** Document text follows **

Ivana Bodrožić’s latest novel, Sons, Daughters, is an astounding work of empathy and a masterful depiction of the deepest inwardness, tracing the always-shifting definitions of what we can and cannot say to one another. With three individuals at its center—a paralyzed but completely aware young woman, a transgender son, and a mother who has been irrevocably marked by the cruelties of patriarchal society—Bodrožić arranges the various storylines in a delicate and constellating balance, showing how singular truths in one’s own life can come to be mirrored in another, seemingly opposite, existence. Translated with precise lyricism by Ellen Elias-Bursać, Sons, Daughters is due out from Seven Stories Press in March, and we were proud to feature an especially moving excerpt in our Winter 2024 issue. Now, in this following interview, translator and author speak to one another about the psychological labyrinths inlaid throughout this narrative, and the writer’s role in bringing invisible consciousnesses to the forefront.
Ellen Elias-Bursać (EEB): Sons, Daughters examines the inner lives of three protagonists: Lucija, Dorian, and Lucija’s mother—all on a profoundly intimate and personal level. What was it like for you to create the dynamics of this very internal narrative, and how did the process compare to your other novels: Hotel Tito or We Trade Our Night for Someone Else’s Day?
Ivana Bodrožić (IB): I certainly spent more time researching for this novel than I did for my other works of prose. I have no personal experience with physical paralysis; I haven’t felt the sort of bodily dissonance I describe in the novel, nor can I know what it is like to be a sixty-year-old woman who was abused as a child in ways that were, at the time, socially acceptable. In order to create my characters and give them the necessary credibility and life, I spent a great deal of time reading, talking, and researching about all these things which have not been part of my own experience. But more important than research is to write from who you are—to draw on your own feelings. Indeed, I have, often, in my own life, felt paralysed, powerless to move, though only at a metaphysical level. Similarly, when I was growing up, I felt bad, wrong and uncomfortable in my body, stricken with shame and guilt that also stem from the patriarchy. And finally, there were times when I felt—and still feel—as though my life were flying before my very eyes, as if everything has already happened, as if the scars from my trauma and pain cannot be erased and I am passing them on to my children. These are authentic experiences which are crucial to my ability to write fiction, as well as to my attempts to feel my way in, empathize with, and hold deep respect for the themes I’m writing about; they matter much more than my research of facts.

** End of Document text **
** Data provided follows **

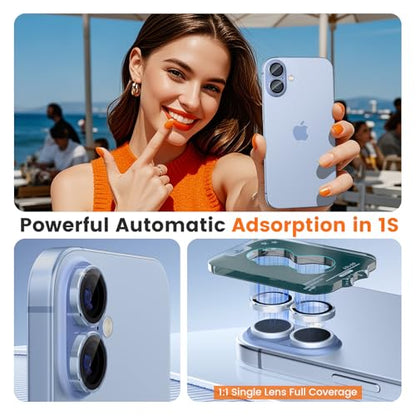 imluckies Camera Lens Protector for iPhone 17 6.3", [AR+AF] HD Clear Tempered Glass Lens Cover, 9H Hardness Scratch Resistant Individual Metal Ring, Case Friendly & Easy Install, Blue - color: Blue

** End of Data provided **

(Questions to answer):
• 1. From the Sons, Daughters interview, reproduce the passage word for word, starting at the words "Ellen Elias-Bursać (EEB): Sons, Daughters" and stopping after "Someone Else’s Day?".
• 2. Which of Ivana Bodrožić's books are named by title in the Sons, Daughters interview? List every one.
• 3. According to the Sons, Daughters interview, why did Bodrožić spend more time on research for this novel than for her other prose?

(Answers by item number):
• 1.
Ellen Elias-Bursać (EEB): Sons, Daughters examines the inner lives of three protagonists: Lucija, Dorian, and Lucija’s mother—all on a profoundly intimate and personal level. What was it like for you to create the dynamics of this very internal narrative, and how did the process compare to your other novels: Hotel Tito or We Trade Our Night for Someone Else’s Day?

• 2.
- Sons, Daughters
- Hotel Tito
- We Trade Our Night for Someone Else's Day

• 3. She has no personal experience of physical paralysis or the bodily dissonance she describes. She also cannot know what it is like to be a sixty-year-old woman abused as a child in ways that were socially acceptable at the time. She researched these things so her characters would have the needed credibility and life.